- **Bereitgestellter Text**:
━━━

19 Mrz

Warum wir über Inklusion sprechen sollten

Letztens hatte ich eine sehr interessante Diskussion mit einer Dame, die sich für das Thema Inklusion einsetzt. Inklusion – was ist das überhaupt? Im Gegensatz zu „Integration“ zielt auf die „persönliche Anpassungsleistung“ eines Menschen ab, das bedeutet, dass Unterstützungen zur Integration immer darauf hinausführen, dass ein Mensch sich bestmöglich an die vorhandene gesellschaftliche Situation anpasst. Inklusion hingegen bedeutet, dass von vornherein keine Person aus dem alltäglichen gesellschaftlichen Leben ausgeschlossen wird, indem das System dementsprechend angepasst ist und sich in einer dauernden Veränderung befindet.

Die Dame, mit der ich sprach, sitzt im Rollstuhl und erklärte diesen Unterschied anhand ihrer eigenen Situation. Wenn es für Menschen mit Behinderung, welcher Art auch immer, im Alltag keine Schwierigkeiten mehr gibt und sie sich frei bewegen können, ohne auf die Hilfe anderer Menschen angewiesen zu sein, dann wäre das Inklusion. Dazu gehört aber auch, dass diese Form des „behindertenfreundlich gestalteten Alltags“ nicht mehr als milde Gabe und Entgegenkommen, sondern als Selbstverständlichkeit betrachtet wird. Immerhin leben in Deutschland knapp acht Millionen schwer behinderte Menschen, das sind etwas mehr als 9% der Bevölkerung, in Österreich leben etwa 630.000 Menschen mit einer schweren Behinderung, insgesamt zählen die Menschen mit Behinderung in Österreich knapp 1,3 Millionen. Das sind fast 20% der Bevölkerung, die immer noch als „nicht normal“ wahrgenommen werden!. Und nicht zu vergessen, denn das ist der Punkt, der mich noch lange nach unserem Gespräch beschäftigte, diese Zahlen steigen mit zunehmendem Alter der Bevölkerung.

━━━

- **Übungsaufgaben**:
1. Wie viele schwer behinderte Menschen leben laut dem Text über Inklusion in Deutschland?
2. Schreiben Sie den Abschnitt von „Warum wir über“ bis „dauernden Veränderung befindet.“ wortgetreu aus dem Text über Inklusion ab.
Stützen Sie sich dabei allein auf den Text über Inklusion.

━━━

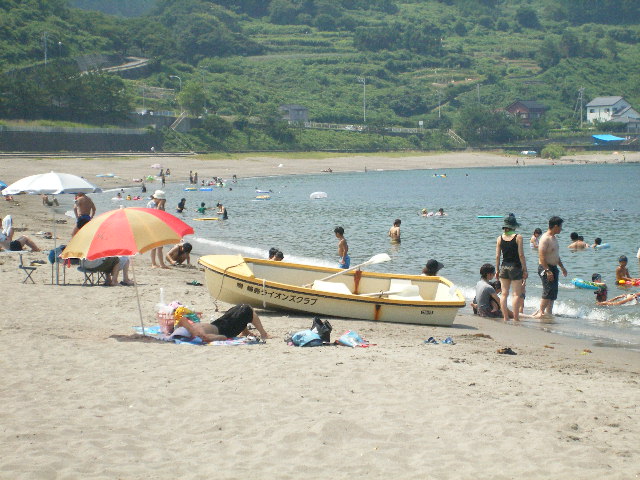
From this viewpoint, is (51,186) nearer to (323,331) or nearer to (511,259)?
(323,331)

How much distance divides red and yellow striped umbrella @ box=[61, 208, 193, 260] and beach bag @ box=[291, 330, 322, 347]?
1860 mm

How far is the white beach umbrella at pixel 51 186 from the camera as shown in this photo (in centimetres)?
1418

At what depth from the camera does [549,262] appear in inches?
533

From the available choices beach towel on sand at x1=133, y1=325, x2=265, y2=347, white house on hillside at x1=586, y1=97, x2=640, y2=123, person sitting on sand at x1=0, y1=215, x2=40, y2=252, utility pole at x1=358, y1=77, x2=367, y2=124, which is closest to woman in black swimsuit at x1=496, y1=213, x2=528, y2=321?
beach towel on sand at x1=133, y1=325, x2=265, y2=347

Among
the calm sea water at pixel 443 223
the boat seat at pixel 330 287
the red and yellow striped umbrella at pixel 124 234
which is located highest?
the red and yellow striped umbrella at pixel 124 234

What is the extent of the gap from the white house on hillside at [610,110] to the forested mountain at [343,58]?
289cm

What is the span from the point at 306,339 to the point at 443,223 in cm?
2775

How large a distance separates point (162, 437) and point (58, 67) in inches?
3539

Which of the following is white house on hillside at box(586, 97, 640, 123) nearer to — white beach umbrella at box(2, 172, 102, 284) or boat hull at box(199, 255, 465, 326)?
boat hull at box(199, 255, 465, 326)

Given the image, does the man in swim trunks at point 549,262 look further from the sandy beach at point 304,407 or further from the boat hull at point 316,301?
the sandy beach at point 304,407

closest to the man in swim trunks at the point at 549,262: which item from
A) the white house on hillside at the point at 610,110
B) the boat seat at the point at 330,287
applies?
the boat seat at the point at 330,287

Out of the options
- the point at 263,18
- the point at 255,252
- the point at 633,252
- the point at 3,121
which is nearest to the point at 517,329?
the point at 255,252

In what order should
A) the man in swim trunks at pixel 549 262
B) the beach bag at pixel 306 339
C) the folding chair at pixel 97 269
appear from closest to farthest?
the beach bag at pixel 306 339
the man in swim trunks at pixel 549 262
the folding chair at pixel 97 269

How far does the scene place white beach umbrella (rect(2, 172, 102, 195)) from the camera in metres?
14.2
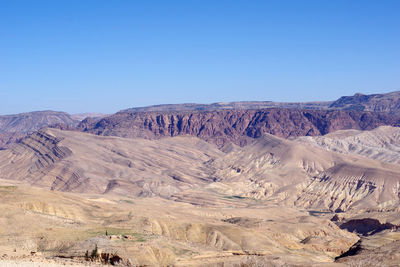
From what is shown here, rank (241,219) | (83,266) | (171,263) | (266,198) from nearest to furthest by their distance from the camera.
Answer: (83,266), (171,263), (241,219), (266,198)

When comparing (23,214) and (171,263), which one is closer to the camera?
(171,263)

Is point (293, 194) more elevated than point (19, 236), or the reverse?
point (19, 236)

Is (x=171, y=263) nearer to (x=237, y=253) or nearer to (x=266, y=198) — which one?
(x=237, y=253)

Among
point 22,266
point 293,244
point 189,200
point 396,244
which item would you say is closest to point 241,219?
point 293,244

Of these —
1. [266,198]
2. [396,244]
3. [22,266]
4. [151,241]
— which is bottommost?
[266,198]

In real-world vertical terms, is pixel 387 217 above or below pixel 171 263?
below

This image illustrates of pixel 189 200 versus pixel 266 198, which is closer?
pixel 189 200

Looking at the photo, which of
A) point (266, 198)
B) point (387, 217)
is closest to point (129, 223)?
point (387, 217)

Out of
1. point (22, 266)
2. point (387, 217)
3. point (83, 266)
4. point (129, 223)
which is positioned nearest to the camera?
point (22, 266)

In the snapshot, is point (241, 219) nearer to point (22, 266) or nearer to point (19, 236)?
point (19, 236)
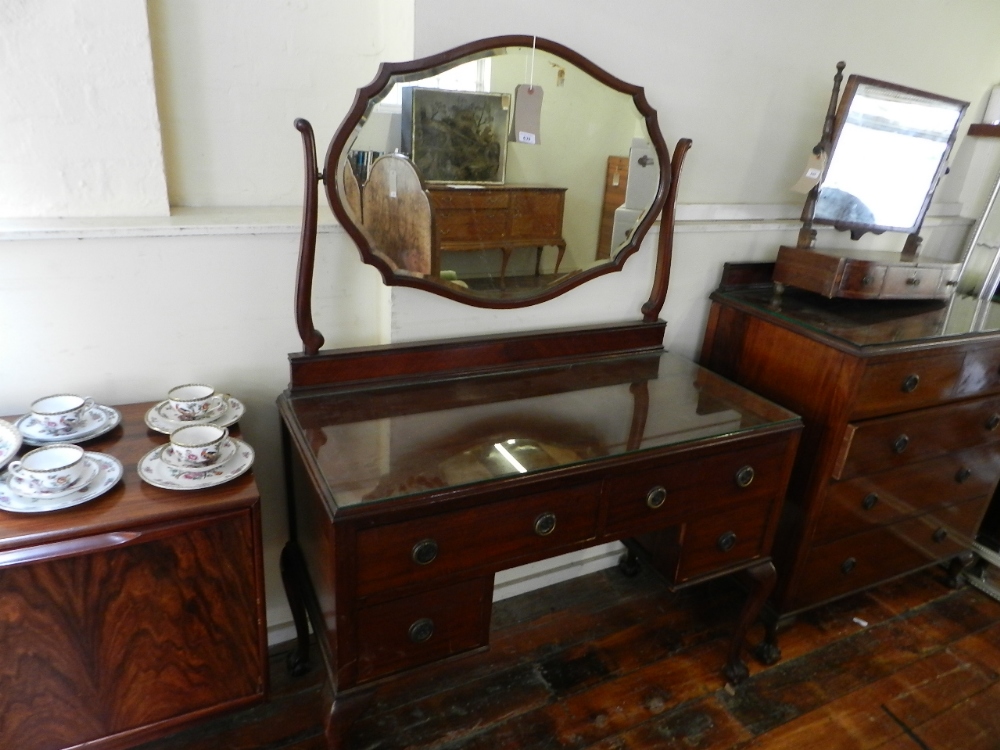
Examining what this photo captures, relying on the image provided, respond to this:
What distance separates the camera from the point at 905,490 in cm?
175

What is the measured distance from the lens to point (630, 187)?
5.07 feet

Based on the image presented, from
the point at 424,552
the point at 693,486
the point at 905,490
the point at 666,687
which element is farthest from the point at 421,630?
the point at 905,490

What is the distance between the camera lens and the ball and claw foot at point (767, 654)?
172 cm

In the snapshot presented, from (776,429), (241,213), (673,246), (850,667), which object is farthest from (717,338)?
(241,213)

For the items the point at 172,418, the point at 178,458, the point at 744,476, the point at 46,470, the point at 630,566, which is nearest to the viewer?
the point at 46,470

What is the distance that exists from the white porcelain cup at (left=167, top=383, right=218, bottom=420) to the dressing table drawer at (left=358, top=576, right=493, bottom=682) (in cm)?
50

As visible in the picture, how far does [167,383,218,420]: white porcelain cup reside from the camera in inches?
47.5

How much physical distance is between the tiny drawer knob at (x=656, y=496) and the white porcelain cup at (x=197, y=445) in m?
0.80

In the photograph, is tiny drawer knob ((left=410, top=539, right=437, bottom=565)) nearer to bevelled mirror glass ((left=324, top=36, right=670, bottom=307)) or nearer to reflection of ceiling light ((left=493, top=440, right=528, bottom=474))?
reflection of ceiling light ((left=493, top=440, right=528, bottom=474))

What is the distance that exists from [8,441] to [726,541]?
139cm

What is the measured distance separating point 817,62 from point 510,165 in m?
1.02

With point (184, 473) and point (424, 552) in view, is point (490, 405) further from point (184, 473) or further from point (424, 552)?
point (184, 473)

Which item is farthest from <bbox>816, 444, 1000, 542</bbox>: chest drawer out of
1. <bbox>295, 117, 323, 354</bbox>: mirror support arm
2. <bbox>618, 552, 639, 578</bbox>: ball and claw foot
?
<bbox>295, 117, 323, 354</bbox>: mirror support arm

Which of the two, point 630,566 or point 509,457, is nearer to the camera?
point 509,457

━━━

- **Lösungen**:
1. In Deutschland leben knapp acht Millionen schwer behinderte Menschen.

2.
Warum wir über Inklusion sprechen sollten

Letztens hatte ich eine sehr interessante Diskussion mit einer Dame, die sich für das Thema Inklusion einsetzt. Inklusion – was ist das überhaupt? Im Gegensatz zu „Integration“ zielt auf die „persönliche Anpassungsleistung“ eines Menschen ab, das bedeutet, dass Unterstützungen zur Integration immer darauf hinausführen, dass ein Mensch sich bestmöglich an die vorhandene gesellschaftliche Situation anpasst. Inklusion hingegen bedeutet, dass von vornherein keine Person aus dem alltäglichen gesellschaftlichen Leben ausgeschlossen wird, indem das System dementsprechend angepasst ist und sich in einer dauernden Veränderung befindet.